§ **Listed entries**
--- START ---
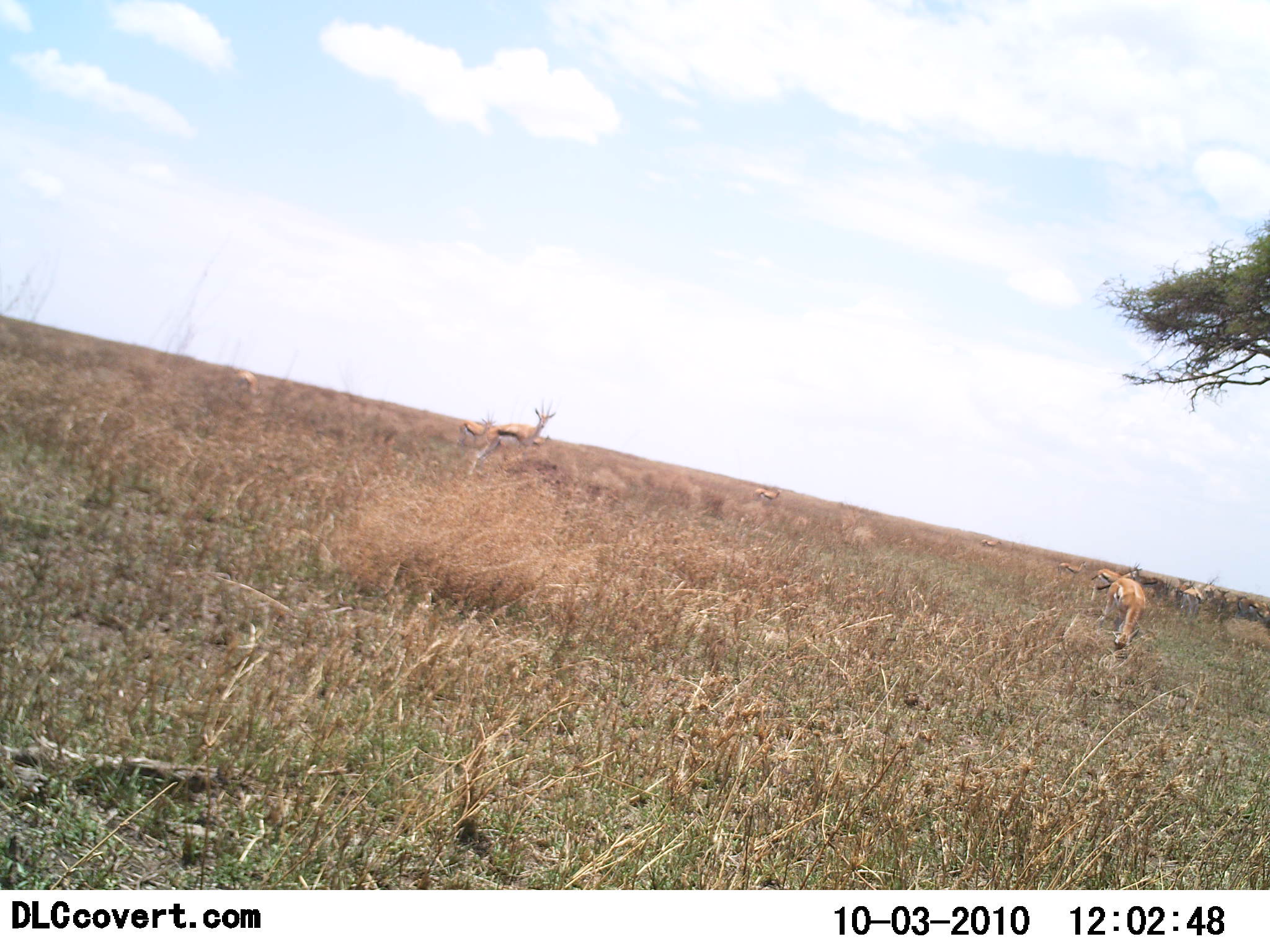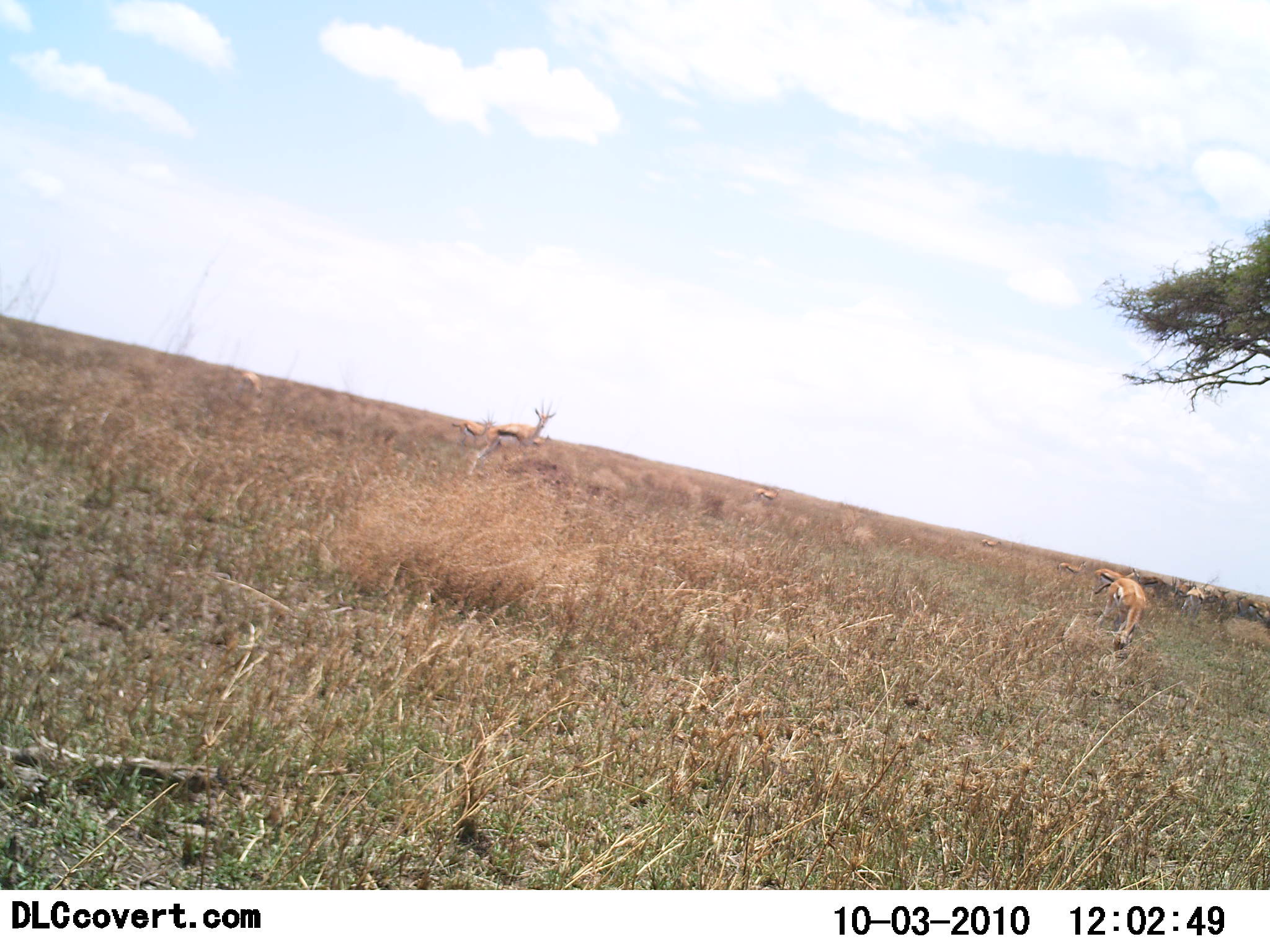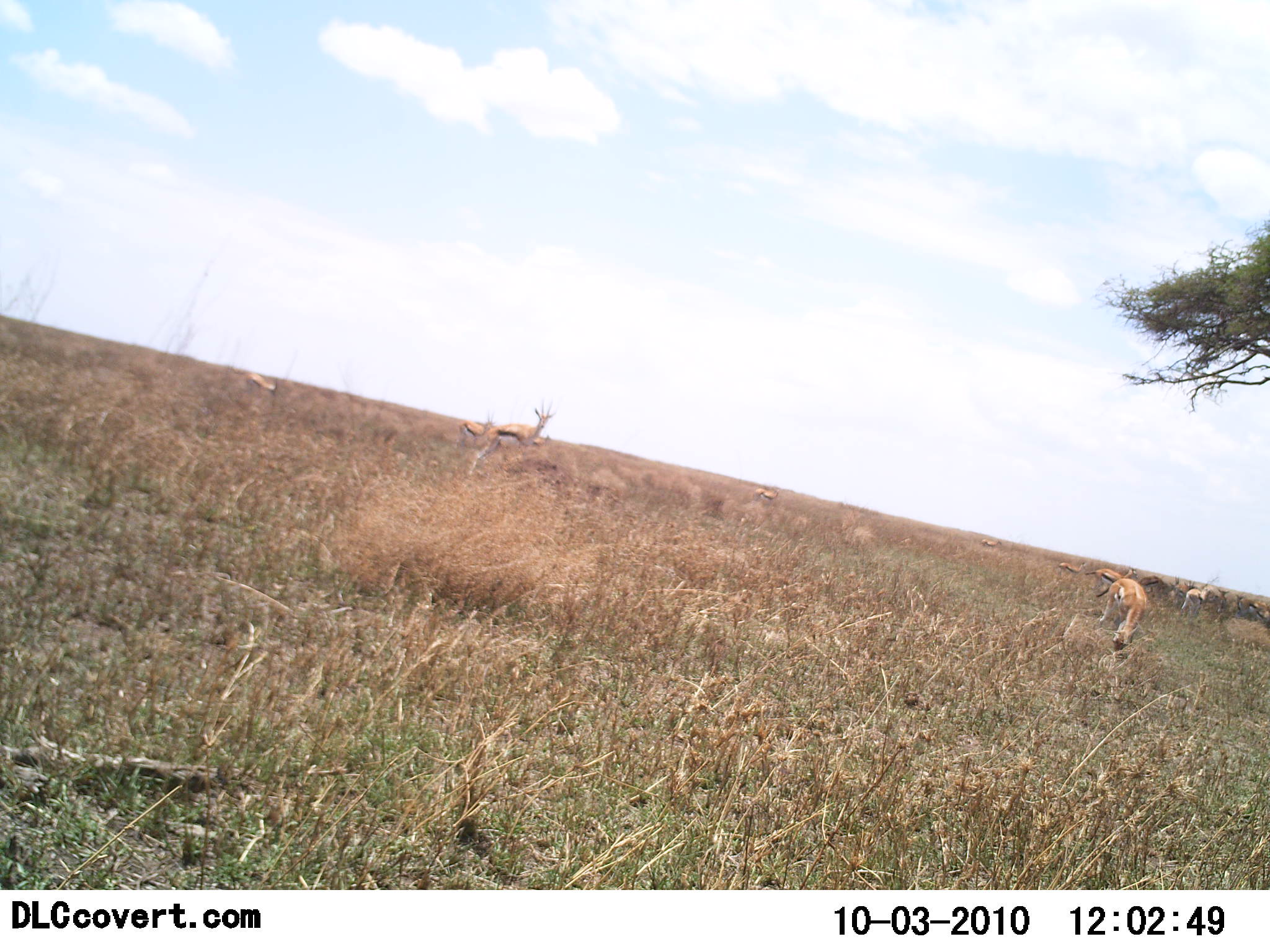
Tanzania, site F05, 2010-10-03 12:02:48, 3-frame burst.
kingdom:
--- END ---
--- START ---
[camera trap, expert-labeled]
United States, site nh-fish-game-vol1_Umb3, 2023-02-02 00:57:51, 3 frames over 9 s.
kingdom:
--- END ---
§ **Work task**
Read through the data above. Report each line that has the word "site".

§ **Answer to the exercise**
Tanzania, site F05, 2010-10-03 12:02:48, 3-frame burst.
United States, site nh-fish-game-vol1_Umb3, 2023-02-02 00:57:51, 3 frames over 9 s.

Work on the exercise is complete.